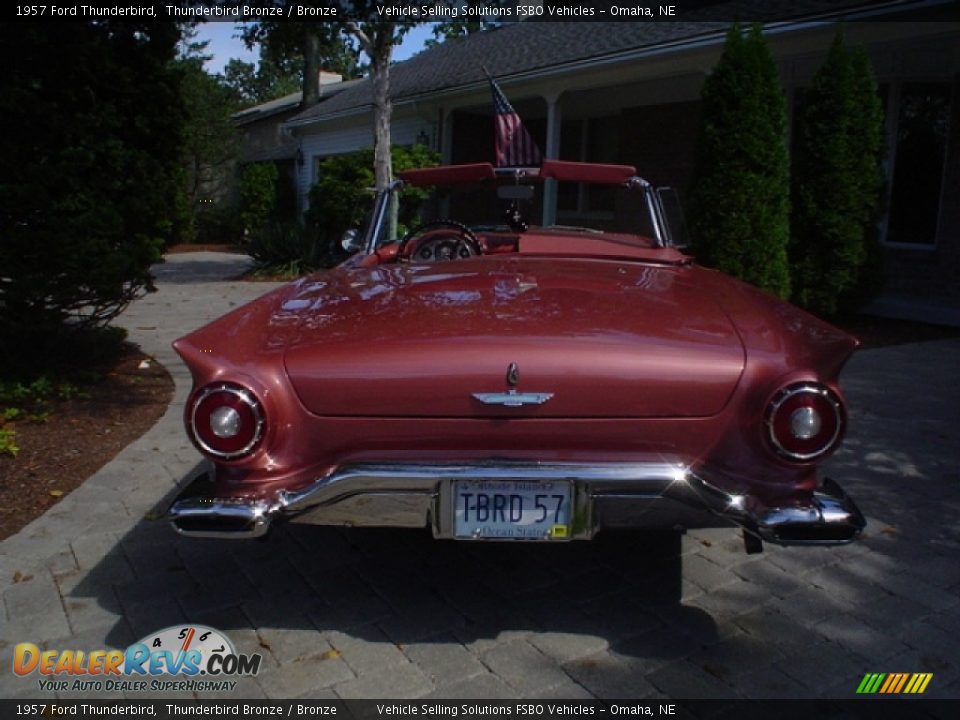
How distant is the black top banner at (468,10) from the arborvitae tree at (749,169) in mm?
1403

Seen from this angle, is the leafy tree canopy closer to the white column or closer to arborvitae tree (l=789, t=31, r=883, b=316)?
arborvitae tree (l=789, t=31, r=883, b=316)

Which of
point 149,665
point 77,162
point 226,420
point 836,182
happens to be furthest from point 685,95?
point 149,665

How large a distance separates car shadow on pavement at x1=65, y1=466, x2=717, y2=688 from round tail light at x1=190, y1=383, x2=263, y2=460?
→ 314 mm

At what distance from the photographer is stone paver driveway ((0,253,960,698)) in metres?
2.56

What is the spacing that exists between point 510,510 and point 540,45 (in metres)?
13.6

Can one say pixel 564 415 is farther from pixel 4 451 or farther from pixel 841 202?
pixel 841 202

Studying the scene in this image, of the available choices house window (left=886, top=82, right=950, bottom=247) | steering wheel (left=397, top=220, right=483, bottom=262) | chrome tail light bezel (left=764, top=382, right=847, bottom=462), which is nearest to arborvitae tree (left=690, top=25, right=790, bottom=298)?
house window (left=886, top=82, right=950, bottom=247)

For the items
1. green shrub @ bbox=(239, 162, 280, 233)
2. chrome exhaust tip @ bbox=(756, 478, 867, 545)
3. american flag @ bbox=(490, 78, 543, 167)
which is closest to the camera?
chrome exhaust tip @ bbox=(756, 478, 867, 545)

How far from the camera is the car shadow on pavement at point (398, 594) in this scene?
275cm

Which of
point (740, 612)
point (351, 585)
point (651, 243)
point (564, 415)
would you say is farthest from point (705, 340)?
point (651, 243)

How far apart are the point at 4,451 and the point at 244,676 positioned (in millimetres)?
2814

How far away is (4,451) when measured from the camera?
15.1 feet

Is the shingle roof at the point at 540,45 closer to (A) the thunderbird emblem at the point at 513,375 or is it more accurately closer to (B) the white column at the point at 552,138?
(B) the white column at the point at 552,138

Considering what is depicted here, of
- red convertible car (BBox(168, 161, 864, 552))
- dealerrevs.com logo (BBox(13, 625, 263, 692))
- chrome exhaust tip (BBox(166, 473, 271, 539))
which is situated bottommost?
dealerrevs.com logo (BBox(13, 625, 263, 692))
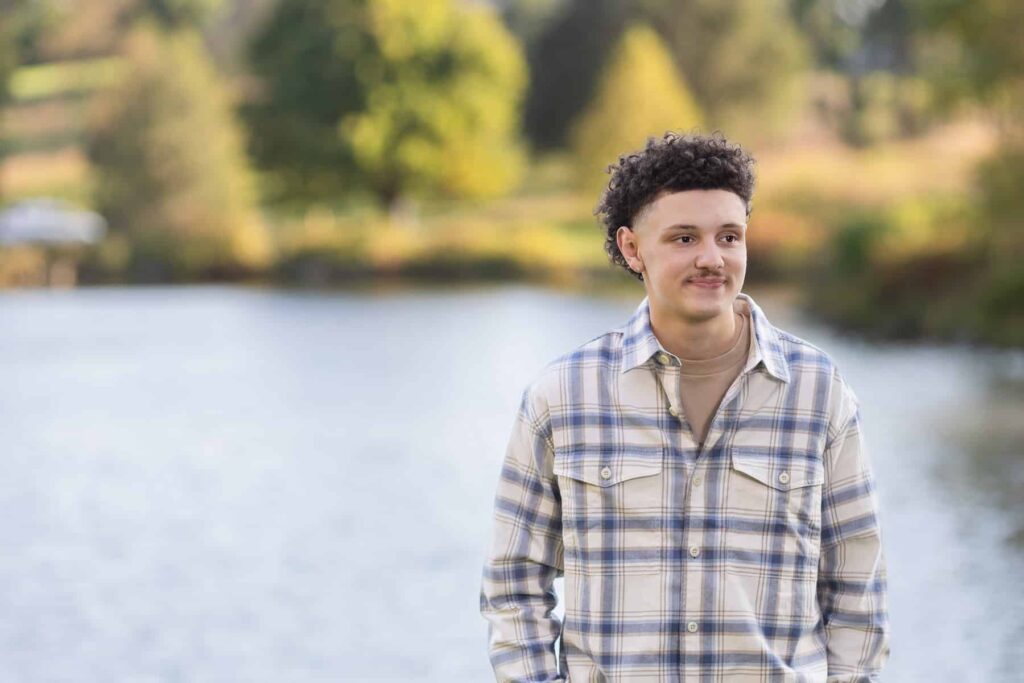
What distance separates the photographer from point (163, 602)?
9.48 metres

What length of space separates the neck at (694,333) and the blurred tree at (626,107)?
5536 cm

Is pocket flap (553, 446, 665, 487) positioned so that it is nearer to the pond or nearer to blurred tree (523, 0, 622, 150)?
the pond

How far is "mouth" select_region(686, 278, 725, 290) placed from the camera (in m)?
2.79

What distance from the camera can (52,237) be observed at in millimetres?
47656

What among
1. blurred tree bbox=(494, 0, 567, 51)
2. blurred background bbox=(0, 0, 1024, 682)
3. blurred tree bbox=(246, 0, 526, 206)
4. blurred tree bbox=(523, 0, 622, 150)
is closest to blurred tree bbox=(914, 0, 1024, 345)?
blurred background bbox=(0, 0, 1024, 682)

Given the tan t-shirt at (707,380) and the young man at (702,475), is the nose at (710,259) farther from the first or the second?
the tan t-shirt at (707,380)

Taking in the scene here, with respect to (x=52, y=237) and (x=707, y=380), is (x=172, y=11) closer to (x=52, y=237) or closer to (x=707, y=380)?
(x=52, y=237)

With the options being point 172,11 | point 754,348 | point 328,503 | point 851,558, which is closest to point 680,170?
point 754,348

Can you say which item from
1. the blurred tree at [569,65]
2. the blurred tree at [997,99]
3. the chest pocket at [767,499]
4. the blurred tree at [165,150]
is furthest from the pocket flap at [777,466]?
the blurred tree at [569,65]

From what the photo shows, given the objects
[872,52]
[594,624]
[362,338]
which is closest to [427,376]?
[362,338]

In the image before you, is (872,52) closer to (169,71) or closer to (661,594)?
(169,71)

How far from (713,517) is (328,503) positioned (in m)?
9.86

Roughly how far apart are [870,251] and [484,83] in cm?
2869

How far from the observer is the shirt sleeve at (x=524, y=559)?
2.90 metres
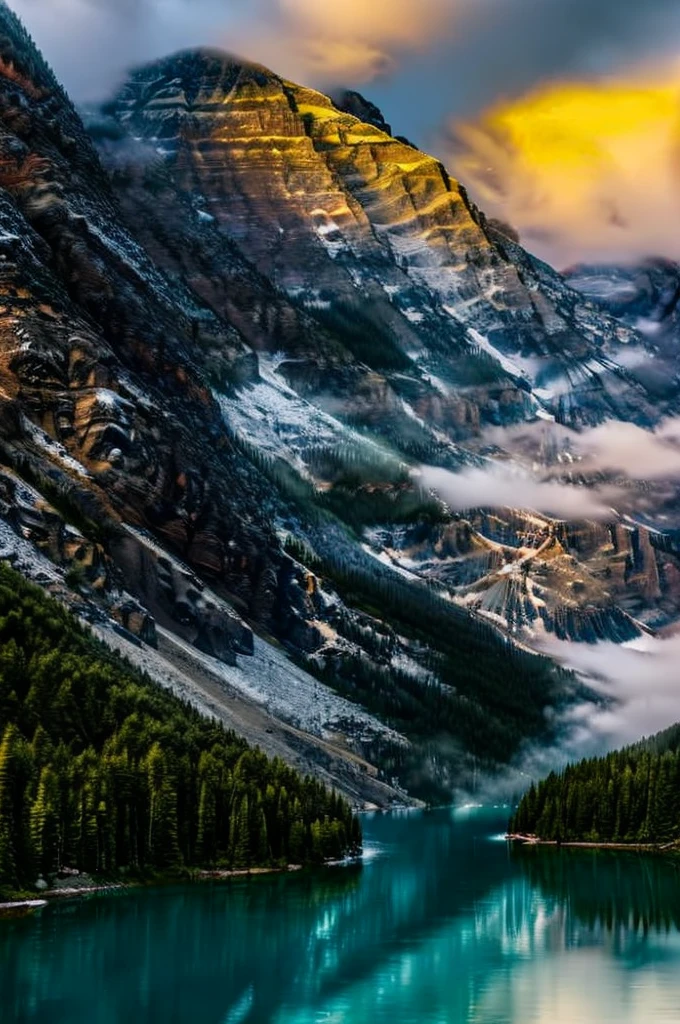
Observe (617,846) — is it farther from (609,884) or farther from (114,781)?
(114,781)

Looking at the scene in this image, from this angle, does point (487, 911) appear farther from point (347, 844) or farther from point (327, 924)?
point (347, 844)

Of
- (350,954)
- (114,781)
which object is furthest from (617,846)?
(350,954)

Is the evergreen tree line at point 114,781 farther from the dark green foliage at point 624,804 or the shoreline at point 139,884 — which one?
the dark green foliage at point 624,804

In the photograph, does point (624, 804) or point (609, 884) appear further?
point (624, 804)

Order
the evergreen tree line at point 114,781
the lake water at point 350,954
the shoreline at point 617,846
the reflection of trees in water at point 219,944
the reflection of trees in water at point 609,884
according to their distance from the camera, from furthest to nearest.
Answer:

EXERCISE GOAL =>
Copy the whole listing above word for word but do not carry over the pictures.

SOLUTION TO THE EXERCISE =>
How distant is the black top banner at (468,10) from the arborvitae tree at (749,169) in mm?
1403

Seen from this angle, is the leafy tree canopy closer to the white column or closer to arborvitae tree (l=789, t=31, r=883, b=316)?
arborvitae tree (l=789, t=31, r=883, b=316)

Which of
point 149,665
point 77,162
point 226,420
point 836,182
happens to be furthest from point 685,95?
point 149,665

How large a distance separates car shadow on pavement at x1=65, y1=466, x2=717, y2=688 from round tail light at x1=190, y1=383, x2=263, y2=460?
→ 314 mm

At what distance from the photographer is stone paver driveway ((0,253,960,698)) in metres?
2.56

What is the spacing that exists between point 510,510 and point 540,45 (in metres)?
13.6

Can one say pixel 564 415 is farther from pixel 4 451 or farther from pixel 841 202?
pixel 841 202

Studying the scene in this image, of the available choices house window (left=886, top=82, right=950, bottom=247) | steering wheel (left=397, top=220, right=483, bottom=262) | chrome tail light bezel (left=764, top=382, right=847, bottom=462), which is nearest to arborvitae tree (left=690, top=25, right=790, bottom=298)?
house window (left=886, top=82, right=950, bottom=247)

For the items
1. green shrub @ bbox=(239, 162, 280, 233)
2. chrome exhaust tip @ bbox=(756, 478, 867, 545)
3. american flag @ bbox=(490, 78, 543, 167)
which is closest to the camera?
chrome exhaust tip @ bbox=(756, 478, 867, 545)

How far from the camera is the car shadow on pavement at point (398, 594) in this scene?
275cm

Which of
point (740, 612)
point (351, 585)
point (651, 243)
point (564, 415)
would you say is farthest from point (705, 340)?
point (651, 243)

How far apart are the point at 4,451 and the point at 244,676 positioned (in millimetres)?
2814

How far away is (4,451) when measured from the camera?
15.1 feet

Is the shingle roof at the point at 540,45 closer to (A) the thunderbird emblem at the point at 513,375 or is it more accurately closer to (B) the white column at the point at 552,138?
(B) the white column at the point at 552,138

Considering what is depicted here, of
- red convertible car (BBox(168, 161, 864, 552))
- dealerrevs.com logo (BBox(13, 625, 263, 692))
- chrome exhaust tip (BBox(166, 473, 271, 539))
which is situated bottommost?
dealerrevs.com logo (BBox(13, 625, 263, 692))
What distance separates the photographer from point (163, 602)?
9.48 metres

What length of space separates the neck at (694,333) and the blurred tree at (626,107)?
5536 cm

Is pocket flap (553, 446, 665, 487) positioned so that it is nearer to the pond or nearer to blurred tree (523, 0, 622, 150)?
the pond

How far is "mouth" select_region(686, 278, 725, 290) placed from the camera (in m)?
2.79

What distance from the camera can (52,237) be observed at in millimetres?
47656

What among
1. blurred tree bbox=(494, 0, 567, 51)
2. blurred background bbox=(0, 0, 1024, 682)
3. blurred tree bbox=(246, 0, 526, 206)
4. blurred tree bbox=(523, 0, 622, 150)
is closest to blurred tree bbox=(914, 0, 1024, 345)?
blurred background bbox=(0, 0, 1024, 682)

Given the tan t-shirt at (707,380) and the young man at (702,475), is the nose at (710,259) farther from the first or the second?
the tan t-shirt at (707,380)

Taking in the scene here, with respect to (x=52, y=237) and (x=707, y=380), is (x=172, y=11) closer to (x=52, y=237) or closer to (x=707, y=380)?
(x=52, y=237)

With the options being point 172,11 | point 754,348 | point 328,503 | point 851,558, which is closest to point 680,170?
point 754,348

Can you say which item from
1. the blurred tree at [569,65]
2. the blurred tree at [997,99]
3. the chest pocket at [767,499]
4. the blurred tree at [165,150]
is furthest from the pocket flap at [777,466]?
the blurred tree at [569,65]

From what the photo shows, given the objects
[872,52]
[594,624]
[362,338]
which is closest to [427,376]?
[362,338]

In the image before you, is (872,52) closer to (169,71) or closer to (661,594)?
(169,71)

How far from (713,517) is (328,503) positioned (in m)?
9.86

Roughly how far apart are [870,251] and [484,83] in cm?
2869

How far from the observer is the shirt sleeve at (x=524, y=559)?
2.90 metres
Observe (617,846) — is it farther from (609,884) or farther from (114,781)?
(114,781)

Looking at the scene in this image, from this angle, does point (487, 911) appear farther from point (347, 844) or farther from point (327, 924)?
point (347, 844)

Of
- (350,954)
- (114,781)
which object is furthest from (617,846)?
(350,954)

Is the evergreen tree line at point 114,781 farther from the dark green foliage at point 624,804 or the shoreline at point 139,884 — which one?
the dark green foliage at point 624,804

In the photograph, does point (624, 804) or point (609, 884) appear further?
point (624, 804)

Order
the evergreen tree line at point 114,781
the lake water at point 350,954
the shoreline at point 617,846
the reflection of trees in water at point 219,944
the reflection of trees in water at point 609,884
according to their distance from the camera, from furthest to nearest.
Answer:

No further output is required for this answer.